#### Material provided:
◇ ◇ ◇ ◇ ◇ ◇ ◇
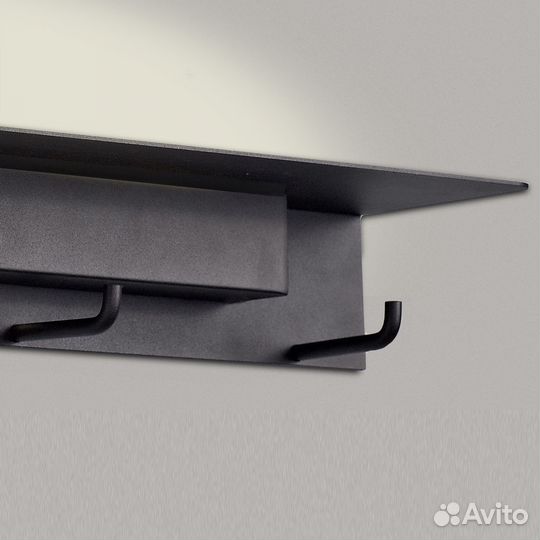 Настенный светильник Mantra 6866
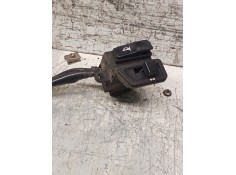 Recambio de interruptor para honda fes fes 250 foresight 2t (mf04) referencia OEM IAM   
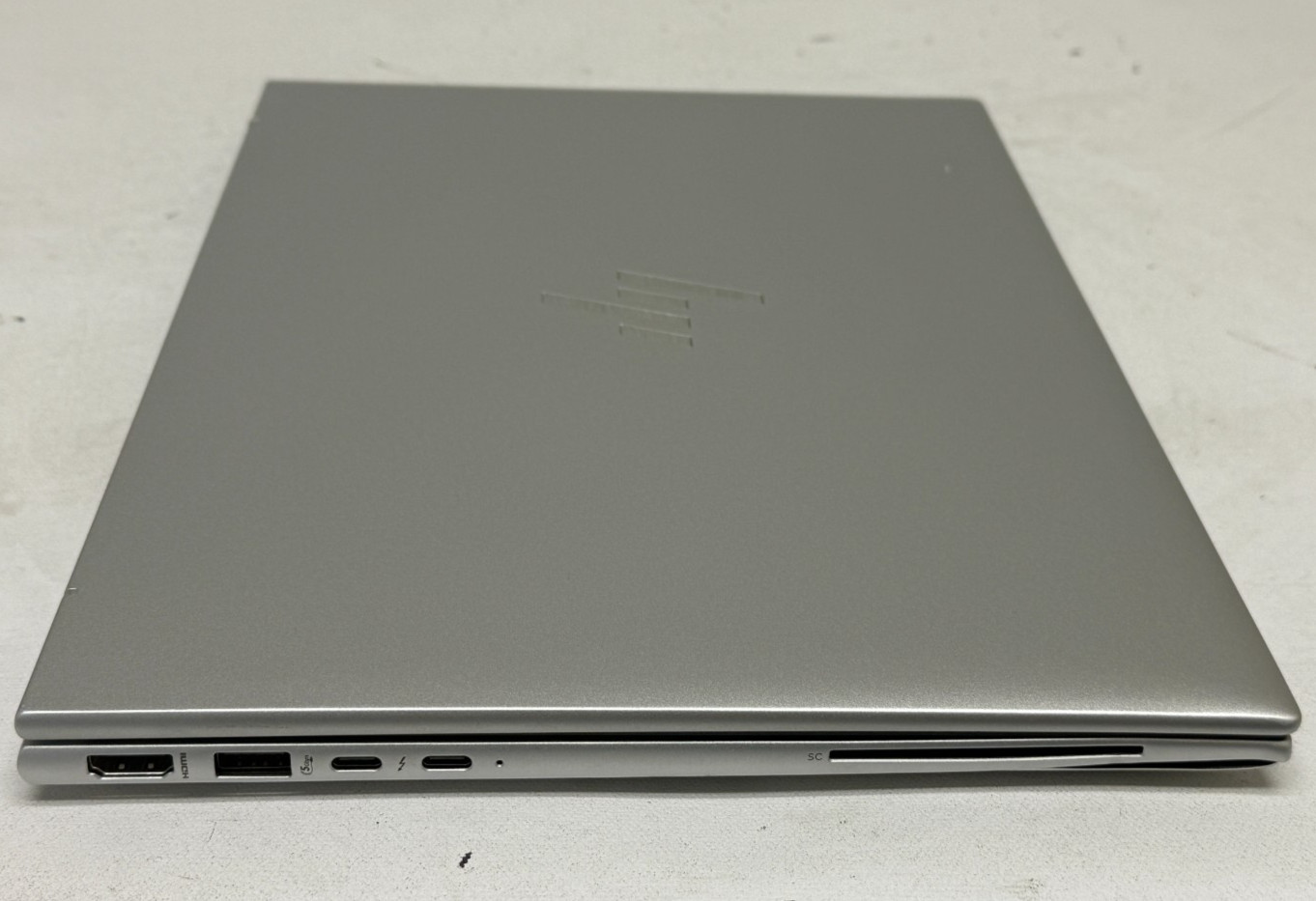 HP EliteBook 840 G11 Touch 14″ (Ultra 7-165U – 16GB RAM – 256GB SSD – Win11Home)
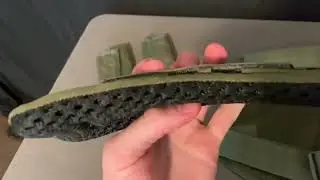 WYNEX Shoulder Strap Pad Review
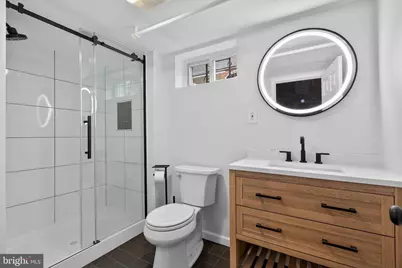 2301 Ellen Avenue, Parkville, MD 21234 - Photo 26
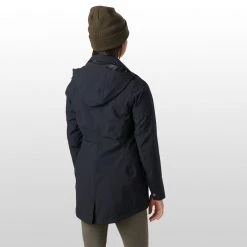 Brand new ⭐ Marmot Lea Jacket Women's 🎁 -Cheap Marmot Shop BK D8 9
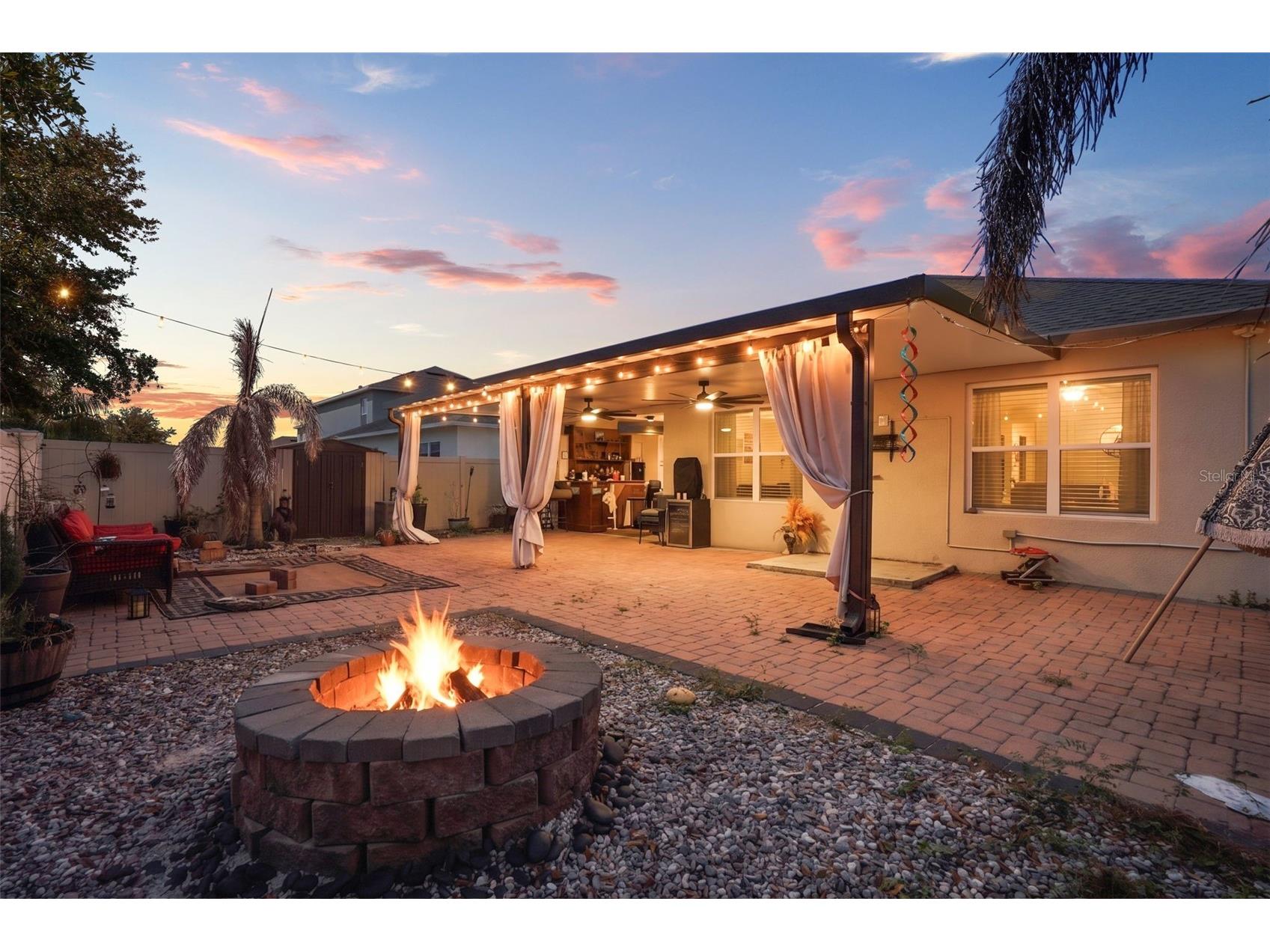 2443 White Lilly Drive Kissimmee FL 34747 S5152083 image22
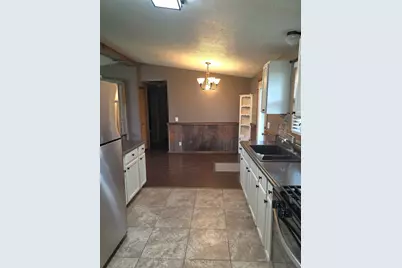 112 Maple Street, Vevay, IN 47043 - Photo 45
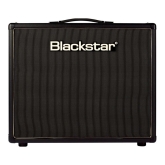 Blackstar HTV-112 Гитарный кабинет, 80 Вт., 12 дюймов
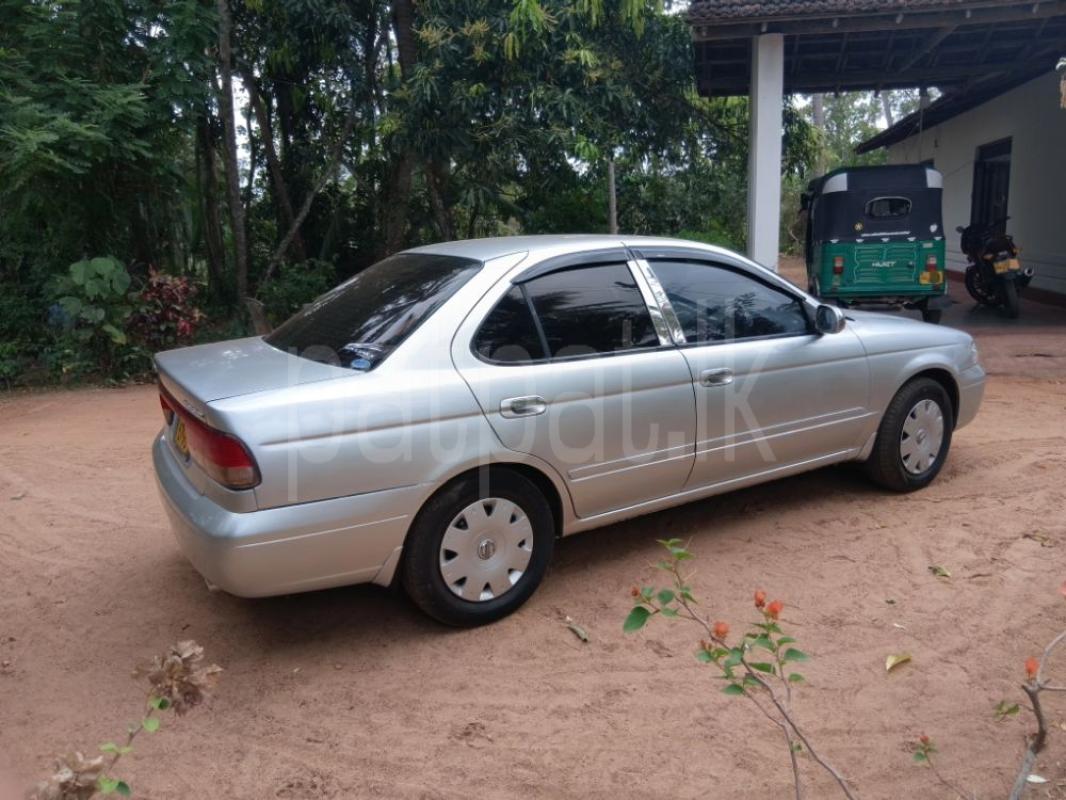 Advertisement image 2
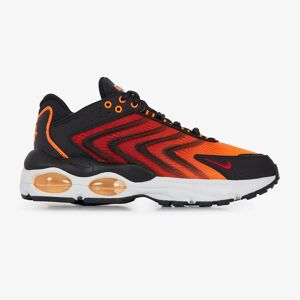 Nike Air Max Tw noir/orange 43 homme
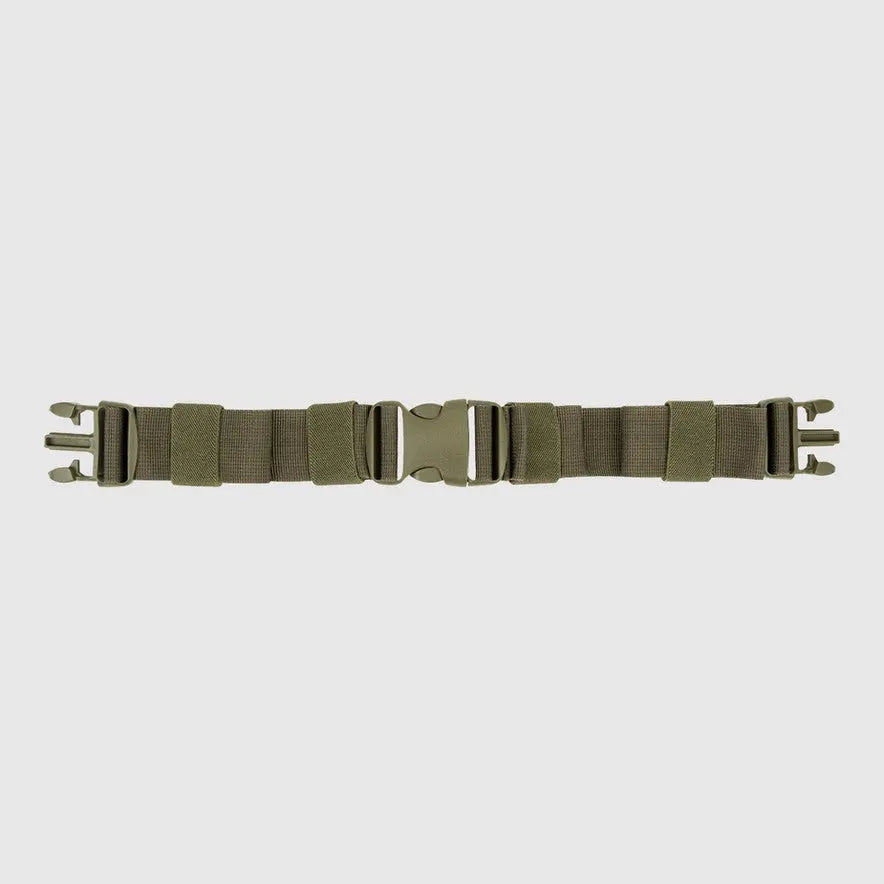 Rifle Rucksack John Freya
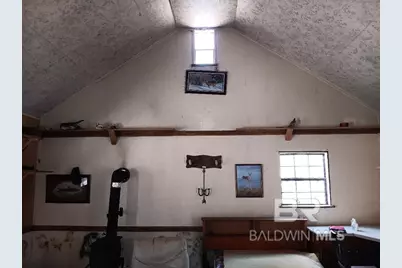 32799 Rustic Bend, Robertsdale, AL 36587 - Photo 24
◇ ◇ ◇ ◇ ◇ ◇ ◇
#### What is required:
Once you have returned the line containing "Blackstar HTV-112 Гитарный", stop; begin at the first line of the material, keep each line exact, and skip the pictures.

#### Exercise output:
 Настенный светильник Mantra 6866
 Recambio de interruptor para honda fes fes 250 foresight 2t (mf04) referencia OEM IAM   
 HP EliteBook 840 G11 Touch 14″ (Ultra 7-165U – 16GB RAM – 256GB SSD – Win11Home)
 WYNEX Shoulder Strap Pad Review
 2301 Ellen Avenue, Parkville, MD 21234 - Photo 26
 Brand new ⭐ Marmot Lea Jacket Women's 🎁 -Cheap Marmot Shop BK D8 9
 2443 White Lilly Drive Kissimmee FL 34747 S5152083 image22
 112 Maple Street, Vevay, IN 47043 - Photo 45
 Blackstar HTV-112 Гитарный кабинет, 80 Вт., 12 дюймов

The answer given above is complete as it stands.